Another challenge is trying to figure out when we should start looking at a subject. For instance, we were a couple of months late in trying to track Napster in 2000 and we were a year (or more) early in trying to get a fix on VOIP when we surveyed on it last year.
Q. What sort of reports do you envision for the months and years ahead?
A. We will continue our ongoing monitoring of online life to see how broadband adoption continues to evolve, how wireless applications affect user behavior, how blogs develop, what happens after the Supreme Court decides the Grokster case, and what new ills like spyware, malware, and adware do to people’s trust in the online environment.
For us, one of the big ongoing stories is how people are changing their media consumption, changing the devices they use to access media, and how they are creating and sharing media with others.
We’ll also be looking at some demographic groups more carefully. Research on teenagers is becoming an ever-more-important aspect of the Project’s work. In addition, we recently became part of a larger “fact tank” called the Pew Research Center. One of the other initiatives here is the Pew Hispanic Center and we will be working with them to do research focused on Spanish-speaking Internet users.

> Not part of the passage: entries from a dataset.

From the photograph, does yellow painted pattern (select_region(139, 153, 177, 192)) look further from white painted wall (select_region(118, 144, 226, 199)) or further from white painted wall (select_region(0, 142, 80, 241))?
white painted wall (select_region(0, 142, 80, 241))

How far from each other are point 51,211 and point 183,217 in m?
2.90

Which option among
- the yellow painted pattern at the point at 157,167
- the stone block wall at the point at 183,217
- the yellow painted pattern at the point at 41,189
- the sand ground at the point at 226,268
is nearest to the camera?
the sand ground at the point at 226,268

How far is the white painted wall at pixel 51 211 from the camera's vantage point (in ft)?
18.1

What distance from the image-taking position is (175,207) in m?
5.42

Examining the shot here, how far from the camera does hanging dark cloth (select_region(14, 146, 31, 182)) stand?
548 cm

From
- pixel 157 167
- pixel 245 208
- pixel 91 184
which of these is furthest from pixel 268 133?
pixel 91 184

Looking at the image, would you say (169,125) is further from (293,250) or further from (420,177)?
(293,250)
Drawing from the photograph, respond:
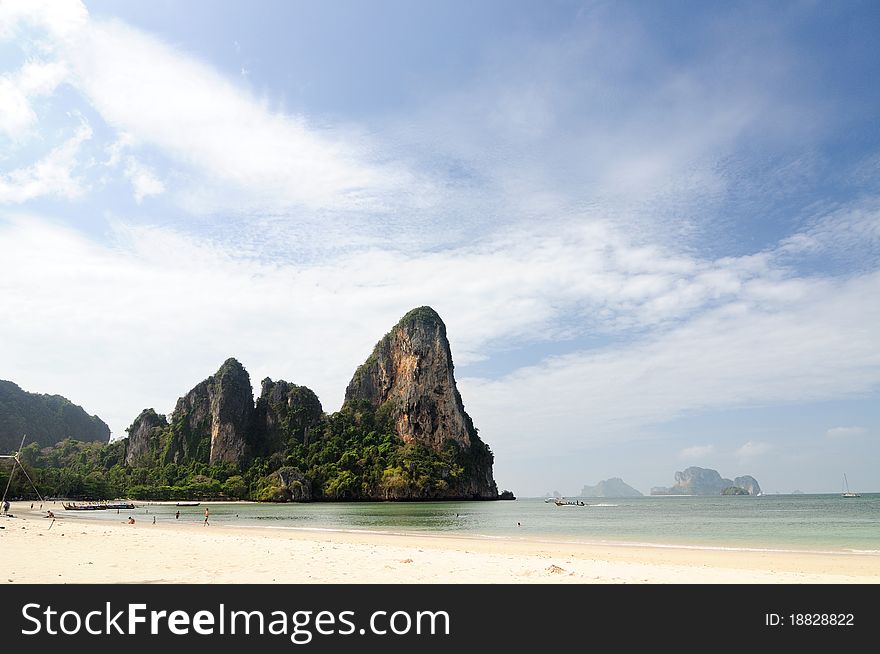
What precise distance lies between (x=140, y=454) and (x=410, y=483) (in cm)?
8366

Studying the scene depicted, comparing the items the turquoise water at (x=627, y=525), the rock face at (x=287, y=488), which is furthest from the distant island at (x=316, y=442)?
the turquoise water at (x=627, y=525)

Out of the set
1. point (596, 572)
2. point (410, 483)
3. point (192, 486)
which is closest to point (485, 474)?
point (410, 483)

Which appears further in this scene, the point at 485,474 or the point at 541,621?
the point at 485,474

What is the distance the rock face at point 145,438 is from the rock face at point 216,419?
6.16 meters

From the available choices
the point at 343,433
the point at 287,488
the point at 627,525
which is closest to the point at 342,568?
the point at 627,525

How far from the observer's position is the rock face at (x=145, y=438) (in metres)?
149

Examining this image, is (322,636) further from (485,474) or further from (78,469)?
(78,469)

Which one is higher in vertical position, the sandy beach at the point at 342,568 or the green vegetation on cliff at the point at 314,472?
the sandy beach at the point at 342,568

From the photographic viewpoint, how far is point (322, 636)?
6.49 m

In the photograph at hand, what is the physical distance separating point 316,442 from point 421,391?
30.2m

I’d be interested in hearing from your readers about the Internet activities and impacts they would like to have an organization like this one explore.
Q. Describe a day in the life of Lee Rainie.
A. After my dachshunds wake me up by crawling on my neck, I make my kids breakfast and help my wife make their school lunches. After scanning the newspapers, coping with overnight e-mails, and monitoring Internet traffic, I head to the office. A good day would involve a couple of press interviews, ideally on different subjects: one call on blogs, the next on religion and the Internet, the one after that involving a brand new, offbeat subject. This week’s version of that was an interview with a golf magazine editor asking about a trend in some high-end courses to build WiFi hotspots.
Interspersed with those would be informal chat and information sharing with my six fantastic colleagues here, a conference call on our next questionnaire, perhaps some data analysis to put on a PowerPoint presentation that looms, and some writing or editing of a research report. The absolute best days at the Project are the days we get the new results from our most recent survey. That is party time for us.
I tell anyone I encounter that I am blessed to have the best job in the world — and I know that no one loves his/her work as much as I do.